We will remember them.

Last Post

Minute of Silence


Words of Remembrance:

Eternal rest grant unto them, O God, and may perpetual light shine upon them.

May the souls of the righteous, through your great mercy, rest in peace. Amen.


We do not pretend to understand the mystery of the faith to which you have called us. Open our hearts that we may be prepared for the journey, so that, as the scripture is read and your word proclaimed, we may receive with joy what you have for us today.  Amen.


First Reading: Daniel 7:1-3, 15-18

The book of Daniel was written in the second century BCE, when the Syrian king Antiochus Epiphanes was severely persecuting the Jews. Daniel’s vision of the four beasts proclaims that human kings will come and go, but the kingdom will ultimately belong to God and to God’s people.

1In the first year of King Belshazzar of Babylon, Daniel had a dream and visions of his head as he lay in bed. Then he wrote down the dream: 2I, Daniel, saw in my vision by night the four winds of heaven stirring up the great sea, 3and four great beasts came up out of the sea, different from one another.
15As for me, Daniel, my spirit was troubled within me, and the visions of my head terrified me. 16I approached one of the attendants to ask him the truth concerning all this. So he said that he would disclose to me the interpretation of the matter: 17“As for these four great beasts, four kings shall arise out of the earth. 18But the holy ones of the Most High shall receive the kingdom and possess the kingdom forever—forever and ever.”

Psalm 149

R:  Sing the Lord’s praise in the assembly of the faithful. (Ps. 149:1)

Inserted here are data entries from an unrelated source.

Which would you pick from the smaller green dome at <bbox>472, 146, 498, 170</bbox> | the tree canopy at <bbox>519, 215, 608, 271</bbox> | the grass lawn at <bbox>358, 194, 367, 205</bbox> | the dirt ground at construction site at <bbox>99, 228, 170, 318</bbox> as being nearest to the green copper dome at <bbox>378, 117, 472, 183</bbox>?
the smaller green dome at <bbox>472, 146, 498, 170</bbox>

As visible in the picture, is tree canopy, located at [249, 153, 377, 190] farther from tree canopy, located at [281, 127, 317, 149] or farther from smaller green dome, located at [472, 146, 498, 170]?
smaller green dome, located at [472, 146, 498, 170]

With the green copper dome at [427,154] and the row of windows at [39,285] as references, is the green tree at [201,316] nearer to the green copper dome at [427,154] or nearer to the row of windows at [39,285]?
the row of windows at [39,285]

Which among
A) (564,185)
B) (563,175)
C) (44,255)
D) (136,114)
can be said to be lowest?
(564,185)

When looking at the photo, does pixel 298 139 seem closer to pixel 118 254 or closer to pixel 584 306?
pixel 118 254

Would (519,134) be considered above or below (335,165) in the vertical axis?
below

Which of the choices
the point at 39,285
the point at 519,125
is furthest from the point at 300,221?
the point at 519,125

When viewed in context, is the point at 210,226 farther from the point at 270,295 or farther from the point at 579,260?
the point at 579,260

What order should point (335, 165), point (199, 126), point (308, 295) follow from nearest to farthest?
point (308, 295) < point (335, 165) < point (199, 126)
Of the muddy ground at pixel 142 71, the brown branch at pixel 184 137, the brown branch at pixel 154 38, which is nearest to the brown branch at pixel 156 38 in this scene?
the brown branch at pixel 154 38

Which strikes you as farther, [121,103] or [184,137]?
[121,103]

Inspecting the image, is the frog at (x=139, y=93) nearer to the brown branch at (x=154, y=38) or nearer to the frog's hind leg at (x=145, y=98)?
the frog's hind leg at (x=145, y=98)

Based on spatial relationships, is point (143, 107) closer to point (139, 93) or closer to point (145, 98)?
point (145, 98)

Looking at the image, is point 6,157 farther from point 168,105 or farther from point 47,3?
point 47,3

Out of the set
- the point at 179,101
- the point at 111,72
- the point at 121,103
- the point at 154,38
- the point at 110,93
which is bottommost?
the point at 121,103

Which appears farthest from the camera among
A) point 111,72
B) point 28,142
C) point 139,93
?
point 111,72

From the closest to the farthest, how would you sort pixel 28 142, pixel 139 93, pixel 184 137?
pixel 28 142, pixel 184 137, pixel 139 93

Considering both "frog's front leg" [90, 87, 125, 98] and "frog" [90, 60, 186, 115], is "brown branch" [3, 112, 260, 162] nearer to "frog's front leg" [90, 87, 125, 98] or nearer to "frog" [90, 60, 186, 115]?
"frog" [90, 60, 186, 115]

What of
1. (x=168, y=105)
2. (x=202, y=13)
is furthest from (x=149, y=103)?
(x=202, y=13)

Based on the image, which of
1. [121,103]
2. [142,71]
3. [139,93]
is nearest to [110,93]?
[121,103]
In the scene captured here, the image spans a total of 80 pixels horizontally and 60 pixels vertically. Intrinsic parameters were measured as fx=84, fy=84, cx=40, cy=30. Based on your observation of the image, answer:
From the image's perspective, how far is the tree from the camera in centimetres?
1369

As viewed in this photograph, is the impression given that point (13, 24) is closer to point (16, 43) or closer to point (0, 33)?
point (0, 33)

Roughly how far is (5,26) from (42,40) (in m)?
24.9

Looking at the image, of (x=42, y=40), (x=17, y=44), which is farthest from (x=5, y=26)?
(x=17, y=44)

1Hallelujah! Sing to the Lord a new song, God’s praise in the assembly of the faithful.
2Let Israel rejoice in their maker; let the children of Zion be joyful in their ruler.
3Let them praise their maker’s name with dancing; let them sing praise with tambourine and harp.
4For the Lord takes pleasure in the people and adorns the poor with victory. R
5Let the faithful rejoice in triumph; let them sing for joy on their beds.
6Let the praises of God be in their throat and a two-edged sword in their hand,
7to wreak vengeance on the nations and punishment on the peoples,
8to bind their kings in chains and their nobles with links of iron,
9to inflict on them the judgment decreed; this is glory for all God’s faithful ones. Hallelujah! R

Second Reading: Ephesians 1:11-23

After giving thanks for the faith of the Ephesians, the writer of this letter prays that they might understand the wisdom, hope, and power of God that is embodied in Jesus Christ.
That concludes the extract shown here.